Thursday, 26 September 2013

The #MentalPatient Costume Rant

Just when you think things are starting to improve...
So apparently Tesco and Asda were selling Halloween costumes. Asda's was named 'mental patient fancy dress costume' and Tesco's was called the 'psycho ward' costume. The mental health charity Mind launched a rant on how it was 'fuelling' stigma and Asda (after selling the costume for two days) donated £25,000 to the charity and both stores withdrew their products. Chief Executive of the Charity, however, labelled the fiasco as 'beyond the line of acceptability.'
Then, do you know that thing people can do when you're in the right but they manage to make you look like you're being silly? Asda's apology was 'we're deeply sorry one of our fancy dress costumes has upset people.' They whittled down the genuine outcry to 'upset' and made it sound like people are merely reacting to the costume. We're not. We're reacting to the fact these two supermarkets thought it was acceptable to use mental illness as something scary. Halloween is about scaring people so labelling a costume as something related to mental health implies that those suffering are scary too. And do you know what, maybe, once upon a time, they were and that was ok because once upon a time people didn't understand mental illness. People were sectioned for their sexual orientation and back in the day people even PAID to visit asylums. Now, however, there is so much research conducted into finding out what having a mental illness really means.
Having a diagnosis of Borderline Personality Disorder means I have an understanding of stigma; even some mental health professionals are still reluctant to work with or diagnose BPD as it's seen by some as a 'death sentence.' There's a Personality Disorder unit in the high secure psychiatric hospitals and that's sometimes professionals first reference for BPD. I have BPD but I'm not dangerous. I'm currently detained on section three of the Mental Health Act 1989 but I'm not dangerous. I'm not allowed out of this building alone but I'm not dangerous. I take an anti-psychotic and an anti-depressant but I'm not dangerous. I was once not allowed out of arm's length of staff but I wasn't dangerous. I was once sedated so regularly in a seclusion room that the muscles around my eyes permanently relaxed and I needed glasses. I STILL wasn't dangerous! There's a difference between unwell and dangerous. Someone could have a broken arm and be dangerous or they could have a broken arm and be totally safe and just a tad clumsy. The disorder, illness, injury, trauma... whatever you want to call it, does not make you dangerous. You do. You and your choices. Most mental health patients are, like me, considered a larger risk to themselves than others.

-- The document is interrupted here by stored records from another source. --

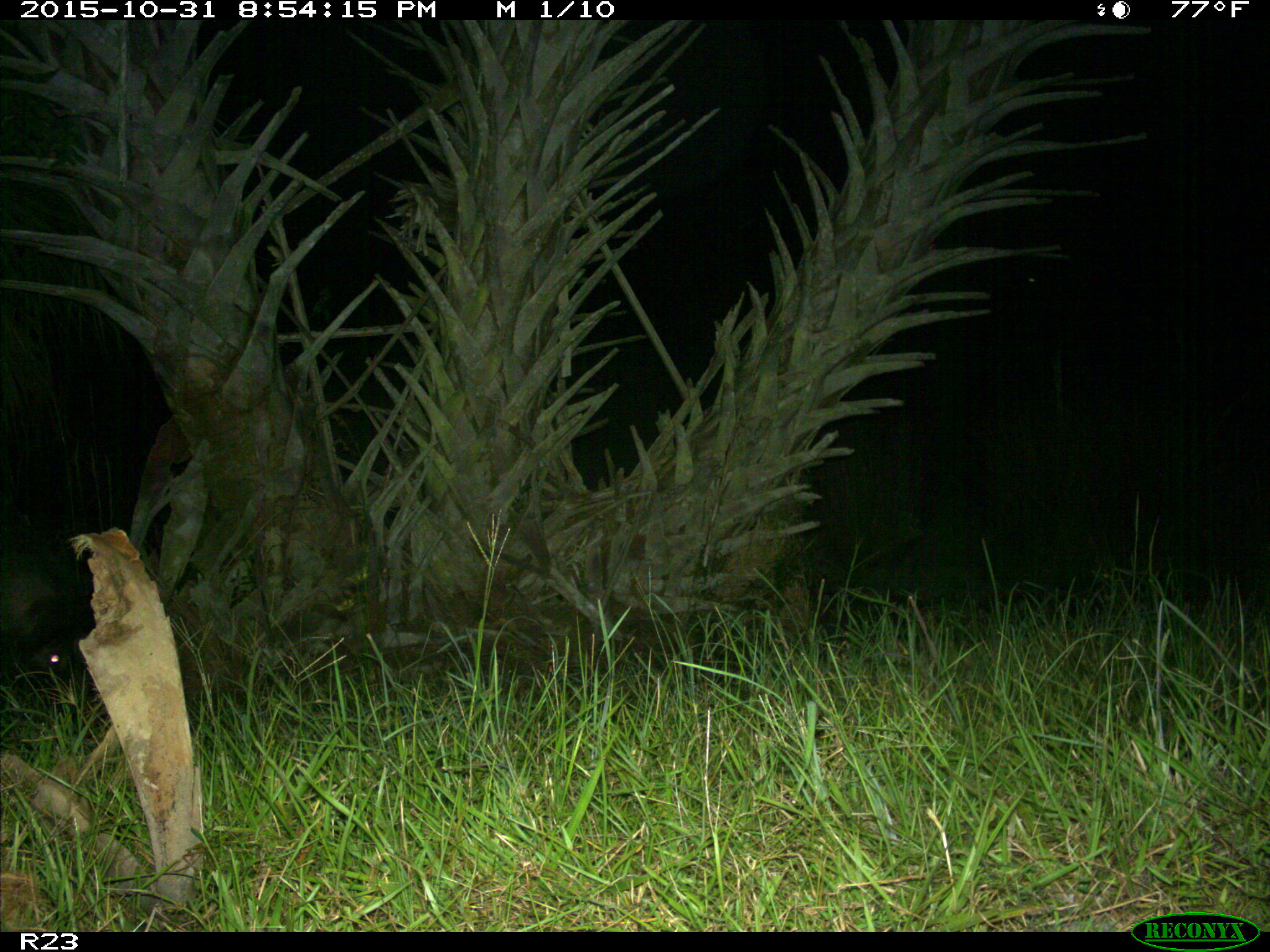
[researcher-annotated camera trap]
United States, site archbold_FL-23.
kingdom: Animalia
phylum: Chordata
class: Mammalia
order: Artiodactyla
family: Suidae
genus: Sus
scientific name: Sus scrofa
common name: wild boar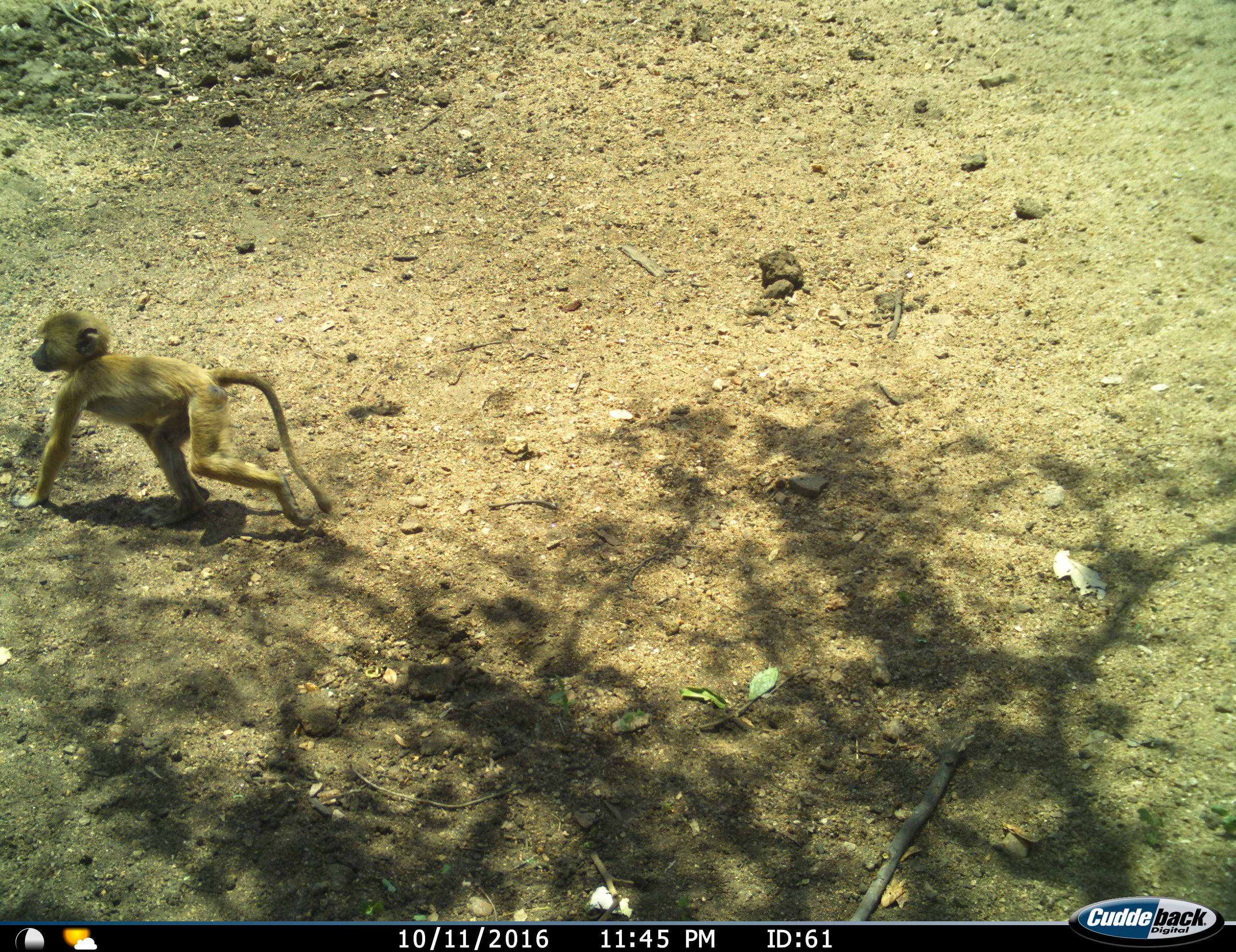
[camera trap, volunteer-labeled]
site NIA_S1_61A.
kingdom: Animalia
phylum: Chordata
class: Mammalia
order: Primates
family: Cercopithecidae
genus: Papio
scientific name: Papio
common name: baboon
Baboon (Papio), count 1. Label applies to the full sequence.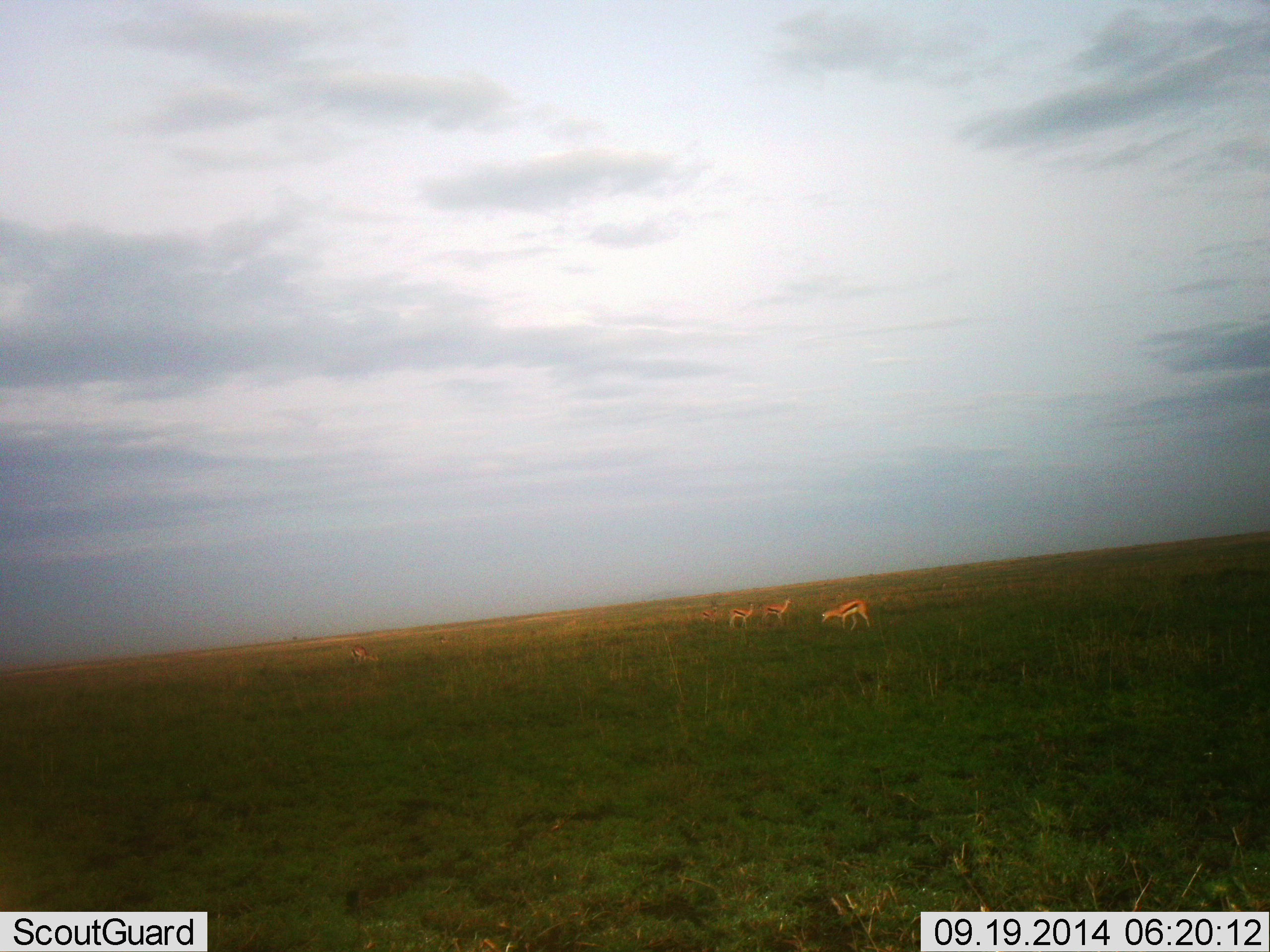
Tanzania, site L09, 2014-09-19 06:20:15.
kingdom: Animalia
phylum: Chordata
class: Mammalia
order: Artiodactyla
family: Bovidae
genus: Eudorcas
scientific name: Eudorcas thomsonii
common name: thomson's gazelle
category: gazellethomsons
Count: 4.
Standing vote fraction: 91%.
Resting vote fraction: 0%.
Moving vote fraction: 0%.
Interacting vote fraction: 0%.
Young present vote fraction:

We are most often restrained, medicated and observed because of the risk to ourselves rather than to others.
1 in 4 people are affected by mental ill health. If those people were all dressed the way Asda and Tesco portrayed them to be then the world would be a very alarming place. The one girl on this ward with the most unique dress sense doesn't dress that way because of her diagnosis. Our appearances are no reflection of what is going on inside... Only,  perhaps, our scars.
The one positive to come from this fiasco, is that as weak as service users may often think themselves, we are, actually, stronger than we give ourselves credit for. We will not tolerate this stigma any longer.
 
These photos represent mental health at it's worst and at it's best. Now let me see you put them into a costume!